The phase equilibria of the PbO–ZnO-“CuO0.5“- SiO2 system were studied as part of the investigation of the 19-component PbO–ZnO–Cu2O–FeO–Fe2O3–CaO–SiO2–Al2O3–MgO–S-(As, Sn, Sb, Bi, Ag, Au, Ni, Cr, Co as minor elements) slag/matte/metal/speiss/gas system in support of the development and optimization of pyrometallurgical processes. In the experimental study, samples were equilibrated at high temperatures, then quenched, and the lead, zinc, copper and silicon concentration in the phases were directly measured by electron probe X-ray microanalysis (EPMA).

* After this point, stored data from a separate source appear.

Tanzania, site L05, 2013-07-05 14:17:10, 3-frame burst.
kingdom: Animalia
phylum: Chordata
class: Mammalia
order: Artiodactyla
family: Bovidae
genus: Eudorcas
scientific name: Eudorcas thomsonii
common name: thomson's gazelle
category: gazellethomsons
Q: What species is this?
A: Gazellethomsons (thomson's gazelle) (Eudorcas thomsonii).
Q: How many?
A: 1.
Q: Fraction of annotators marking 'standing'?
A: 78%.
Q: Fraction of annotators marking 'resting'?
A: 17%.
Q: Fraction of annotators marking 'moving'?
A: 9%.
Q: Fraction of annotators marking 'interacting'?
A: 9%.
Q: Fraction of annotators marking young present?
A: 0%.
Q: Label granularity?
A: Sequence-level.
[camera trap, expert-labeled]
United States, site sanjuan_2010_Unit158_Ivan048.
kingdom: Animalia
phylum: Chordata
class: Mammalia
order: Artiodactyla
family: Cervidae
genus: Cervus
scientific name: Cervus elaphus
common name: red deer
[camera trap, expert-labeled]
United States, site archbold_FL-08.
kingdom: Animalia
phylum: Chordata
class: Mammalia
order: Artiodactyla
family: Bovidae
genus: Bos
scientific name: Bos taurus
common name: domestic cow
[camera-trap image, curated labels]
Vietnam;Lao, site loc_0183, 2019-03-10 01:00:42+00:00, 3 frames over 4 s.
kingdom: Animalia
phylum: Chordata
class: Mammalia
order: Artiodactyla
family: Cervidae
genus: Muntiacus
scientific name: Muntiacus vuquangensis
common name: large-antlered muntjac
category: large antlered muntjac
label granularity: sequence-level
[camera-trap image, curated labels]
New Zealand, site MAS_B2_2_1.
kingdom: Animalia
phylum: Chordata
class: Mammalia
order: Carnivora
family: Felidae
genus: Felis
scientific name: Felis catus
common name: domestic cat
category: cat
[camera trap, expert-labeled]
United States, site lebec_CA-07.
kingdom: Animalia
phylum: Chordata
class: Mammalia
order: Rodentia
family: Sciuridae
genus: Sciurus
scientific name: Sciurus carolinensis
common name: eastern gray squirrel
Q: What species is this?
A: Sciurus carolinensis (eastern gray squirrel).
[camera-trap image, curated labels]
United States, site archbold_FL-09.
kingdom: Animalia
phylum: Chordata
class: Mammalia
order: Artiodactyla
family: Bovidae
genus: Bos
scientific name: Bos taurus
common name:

The cristobalite (SiO2) primary phase field of the PbO–SiO2 system was experimentally studied between 1575 and 1717 °C. The massicot (PbO), zincite ((Zn,Cu)O), cuprite (Cu2O), copper plumbite (Cu2PbO2) and Pb2SiO4 primary phase fields of the PbO-“CuO0.5”-SiO2, PbO–ZnO-“CuO0.5” and PbO–ZnO–SiO2 systems were studied between 664 and 1100 °C. The cuprite (Cu2O), willemite ((Zn,Cu)2SiO4), larsenite (PbZnSiO4) and melilite (Pb2ZnSi2O4) secondary phase fields of the PbO–ZnO-“CuO0.5”-SiO2 system in equilibrium with metal and tridymite/quartz (SiO2) or zincite ((Zn,Cu)O) were studied between 745 and 1100 °C. The zincite ((Zn,Cu)O), tenorite ((Cu,Zn)O) and willemite ((Zn,Cu)2SiO4) solid solutions in equilibrium with air or pure O2 at 1 atm were studied between 900 and 1100 °C. Using the FactSage thermodynamic calculation software, a self-consistent set of parameters based on the Modified Quasichemical Model (MQM) were developed to describe the newly obtained and existing experimental data.